Work to complete: Leaving the images out, output each entry below exactly.

====

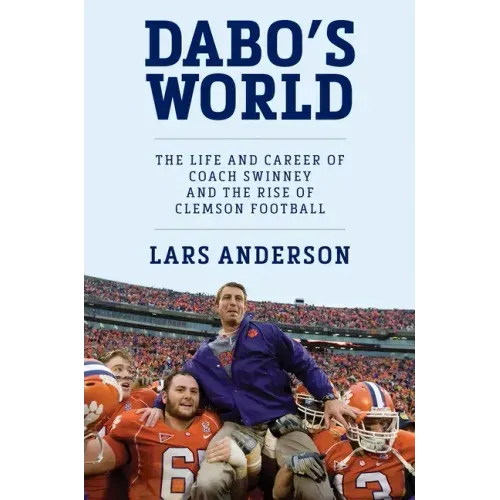 Dabo's World: The Life and Career of Coach Swinney and the Rise of Clemson Football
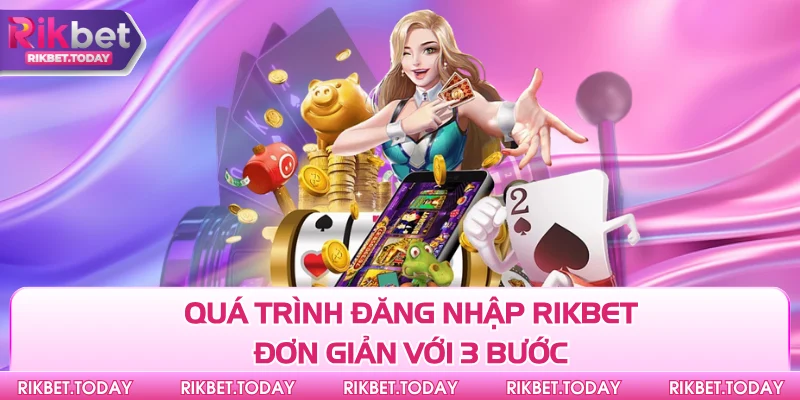 Đăng Nhập Rikbet 1 Quá trình đăng nhập Rikbet đơn giản với 3 bước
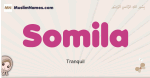 Somila muslim girls name and meaning, islamic girls name Somila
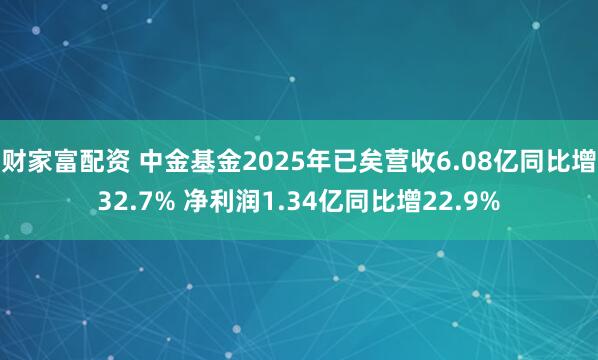 财家富配资 中金基金2025年已矣营收6.08亿同比增32.7% 净利润1.34亿同比增22.9%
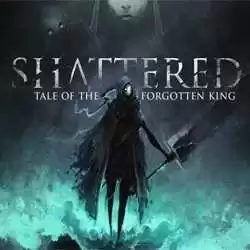Shattered Tale of the Forgotten King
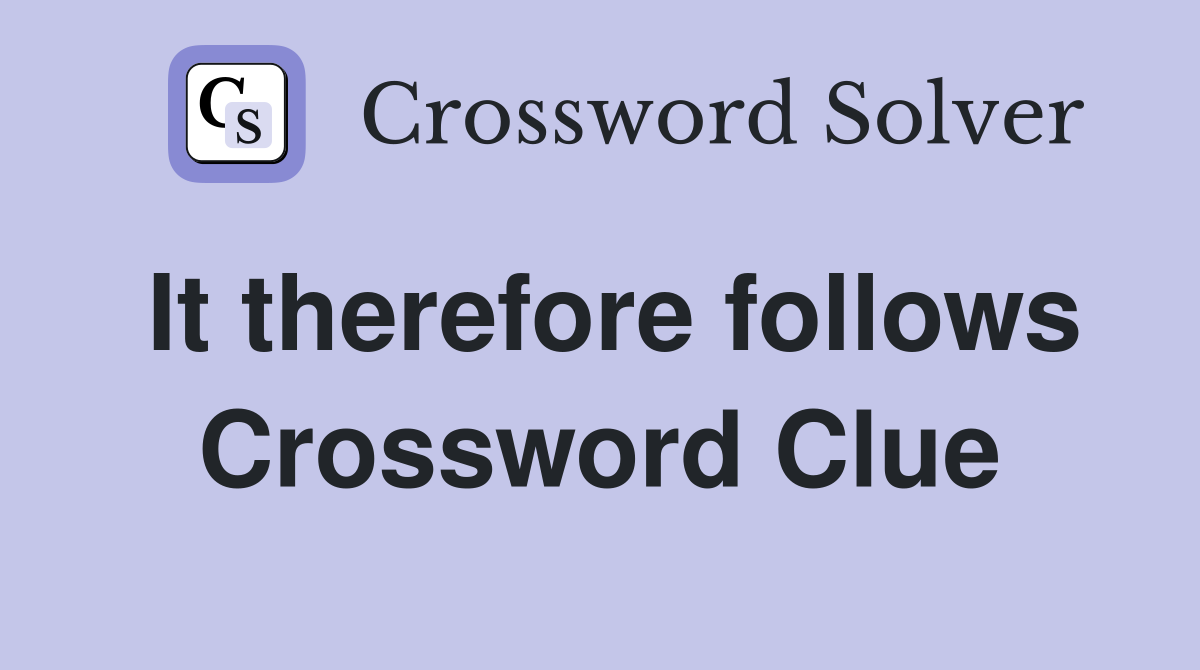 It therefore follows Crossword Clue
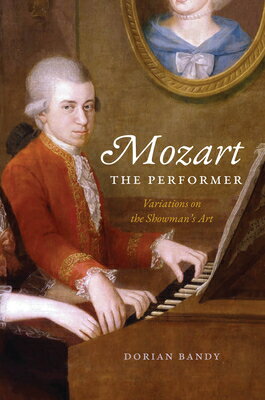 Mozart the Performer: Variations on the Showman's Art MOZART THE PERFORMER [ Dorian Bandy ]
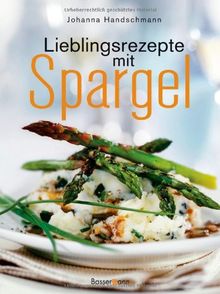 Lieblingsrezepte mit Spargel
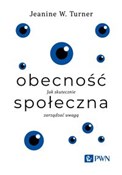 Polska książka : Obecność s... - Jeanine W. Turner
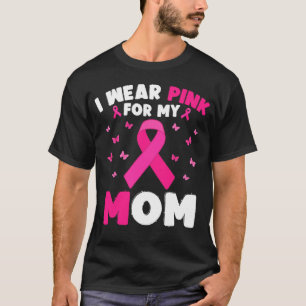 I Wear Pink For My Mom Breast Cancer Awareness T-Shirt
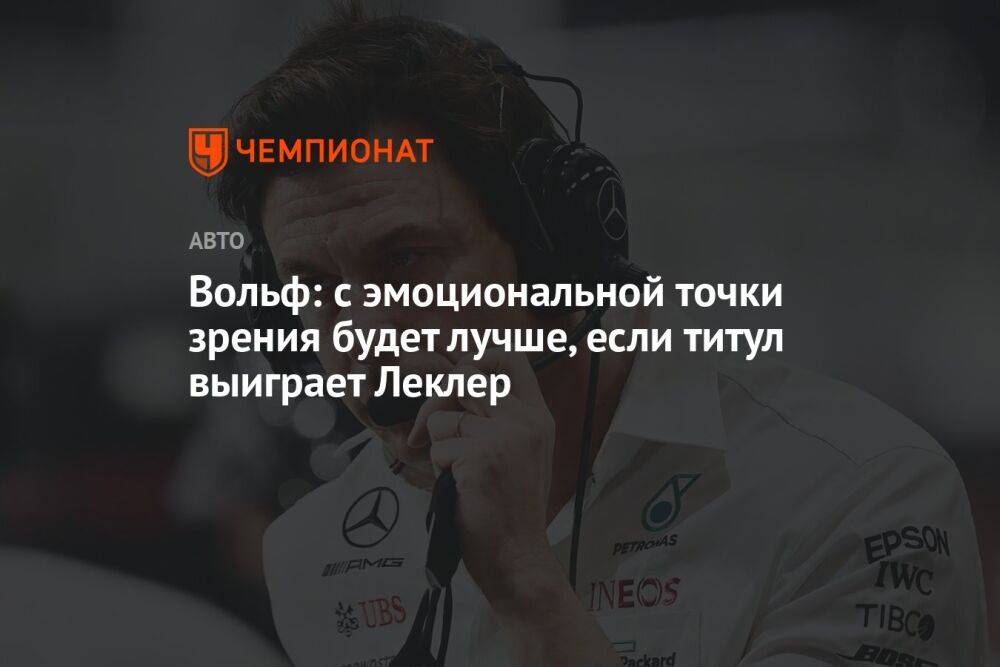 Вольф: с эмоциональной точки зрения будет лучше, если титул выиграет Леклер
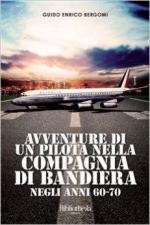 60360 - Bergomi, G.E. - Avventure di un pilota nella Compagnia di Bandiera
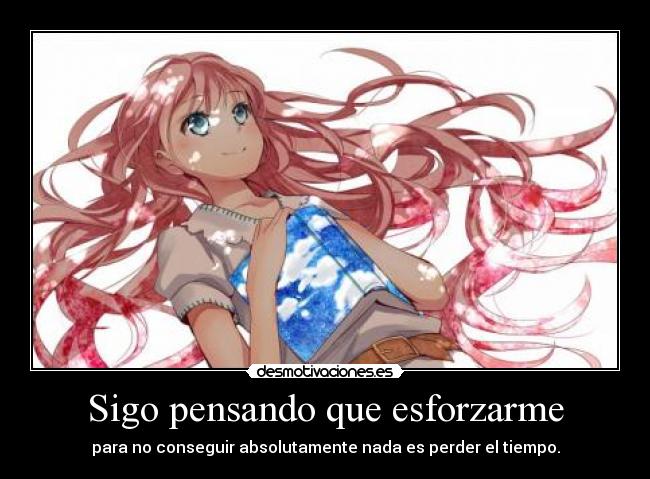 Sigo pensando que esforzarme - para no conseguir absolutamente nada es perder el tiempo.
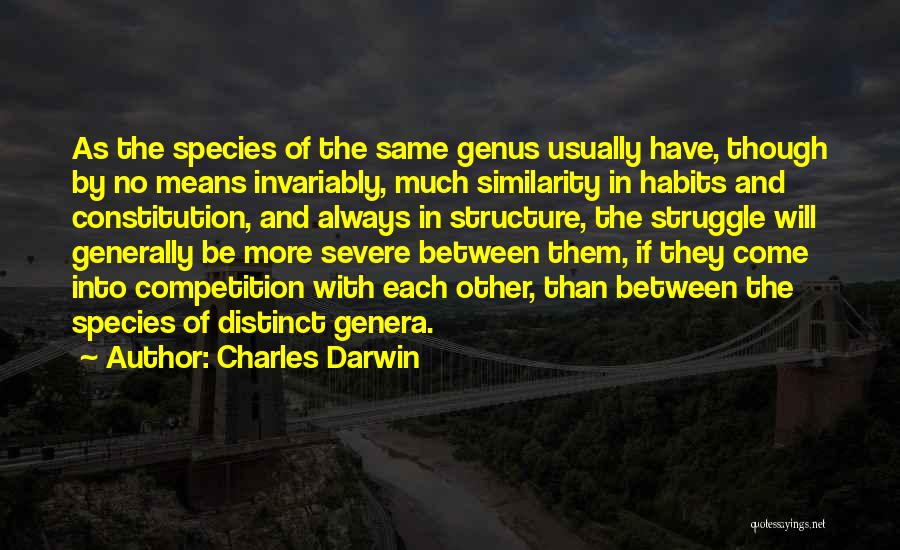 Charles Darwin Quotes: As The Species Of The Same Genus Usually Have, Though By No Means Invariably, Much Similarity In Habits And Constitution,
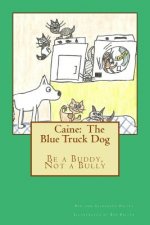 Caine: The Blue Truck Dog: It's Never Okay to Be a Bully
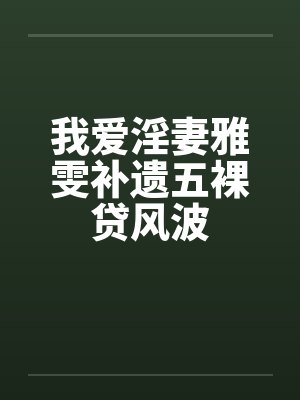 我爱淫妻雅雯补遗五裸贷风波笔趣阁无弹窗封面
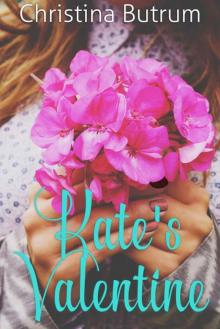 Kate's Valentine: Novelette (Thistle Do Flowers Book 0.5) Read online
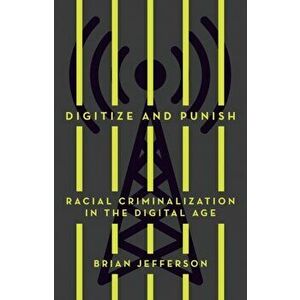 Digitize and Punish: Racial Criminalization in the Digital Age, Paperback - Brian Jefferson imagine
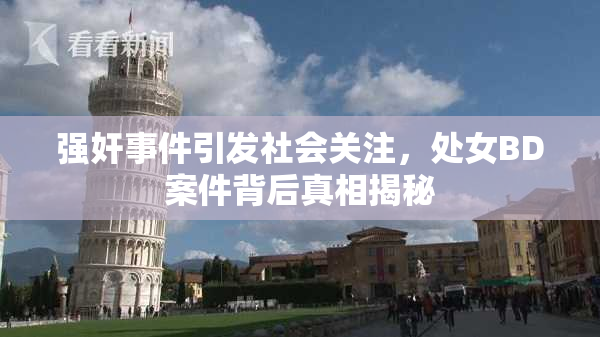 强奸事件引发社会关注，处女BD案件背后真相揭秘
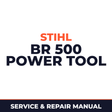 Stihl BR 500 Power Tool Machine Service & Repair Manual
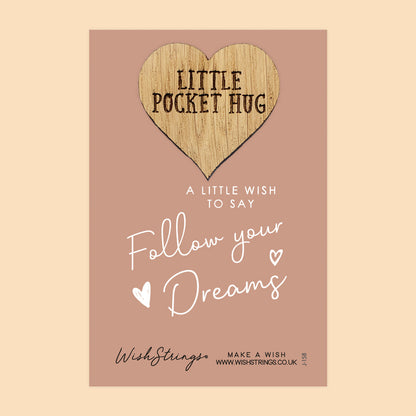 Pocket Hug - Follow Your Dreams | Inspirational Gift for Success & Motivation | Keepsake Token for Sending Hugs, Luck & Chasing Future Dreams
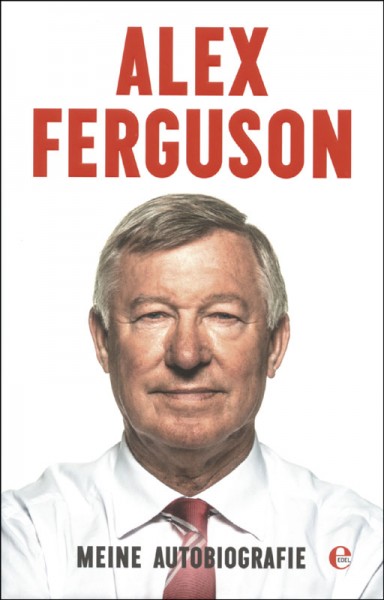 Alex Ferguson - Meine Autobiografie.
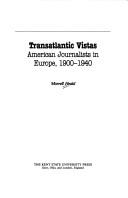 Cover of: Transatlantic vistas: American journalists in Europe, 1900-1940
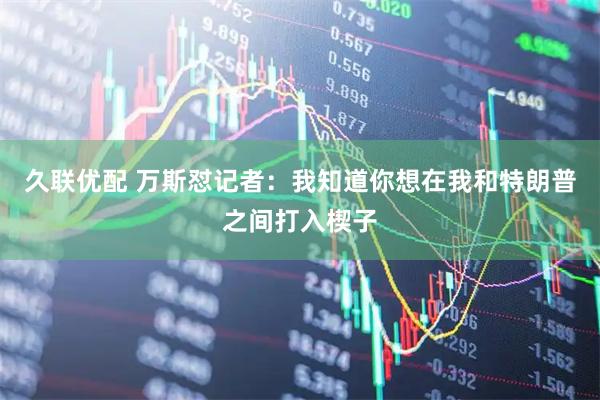 久联优配 万斯怼记者：我知道你想在我和特朗普之间打入楔子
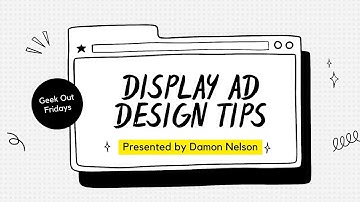 Geek Out Fridays 08-12-22   Display Ad Design Tips with Creatopy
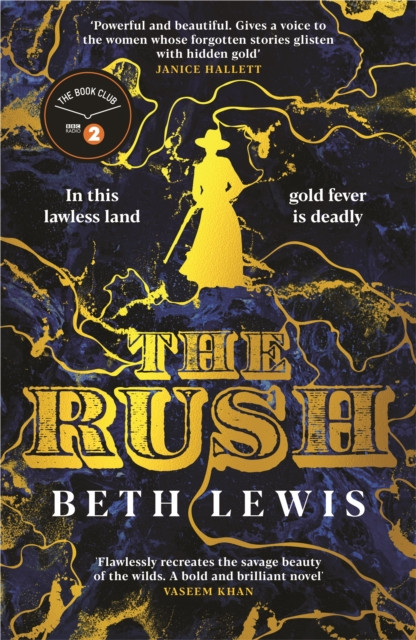 The Rush : A BBC Radio 2 Book Club Pick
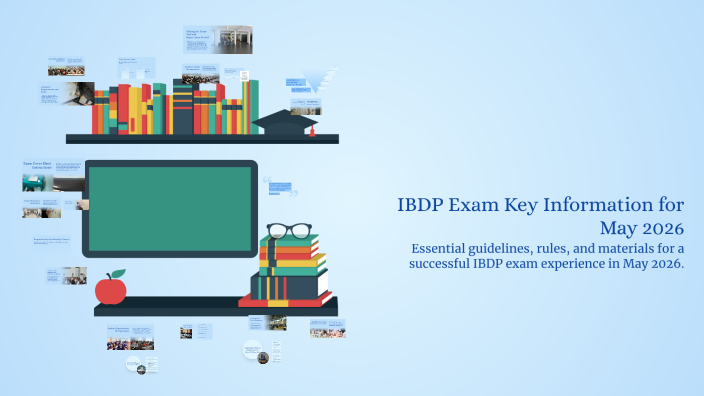Ibdp Key Generalization IBDP Exam Key Information for May 2026 by Işılay Albayrak ZEYREK on Prezi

====

Task output:
 Dabo's World: The Life and Career of Coach Swinney and the Rise of Clemson Football
 Đăng Nhập Rikbet 1 Quá trình đăng nhập Rikbet đơn giản với 3 bước
 Somila muslim girls name and meaning, islamic girls name Somila
 财家富配资 中金基金2025年已矣营收6.08亿同比增32.7% 净利润1.34亿同比增22.9%
Shattered Tale of the Forgotten King
 It therefore follows Crossword Clue
 Mozart the Performer: Variations on the Showman's Art MOZART THE PERFORMER [ Dorian Bandy ]
 Lieblingsrezepte mit Spargel
 Polska książka : Obecność s... - Jeanine W. Turner
 I Wear Pink For My Mom Breast Cancer Awareness T-Shirt
 Вольф: с эмоциональной точки зрения будет лучше, если титул выиграет Леклер
 60360 - Bergomi, G.E. - Avventure di un pilota nella Compagnia di Bandiera
 Sigo pensando que esforzarme - para no conseguir absolutamente nada es perder el tiempo.
 Charles Darwin Quotes: As The Species Of The Same Genus Usually Have, Though By No Means Invariably, Much Similarity In Habits And Constitution,
 Caine: The Blue Truck Dog: It's Never Okay to Be a Bully
 我爱淫妻雅雯补遗五裸贷风波笔趣阁无弹窗封面
 Kate's Valentine: Novelette (Thistle Do Flowers Book 0.5) Read online
 Digitize and Punish: Racial Criminalization in the Digital Age, Paperback - Brian Jefferson imagine
 强奸事件引发社会关注，处女BD案件背后真相揭秘
 Stihl BR 500 Power Tool Machine Service & Repair Manual
 Pocket Hug - Follow Your Dreams | Inspirational Gift for Success & Motivation | Keepsake Token for Sending Hugs, Luck & Chasing Future Dreams
 Alex Ferguson - Meine Autobiografie.
 Cover of: Transatlantic vistas: American journalists in Europe, 1900-1940
 久联优配 万斯怼记者：我知道你想在我和特朗普之间打入楔子
 Geek Out Fridays 08-12-22   Display Ad Design Tips with Creatopy
 The Rush : A BBC Radio 2 Book Club Pick
Ibdp Key Generalization IBDP Exam Key Information for May 2026 by Işılay Albayrak ZEYREK on Prezi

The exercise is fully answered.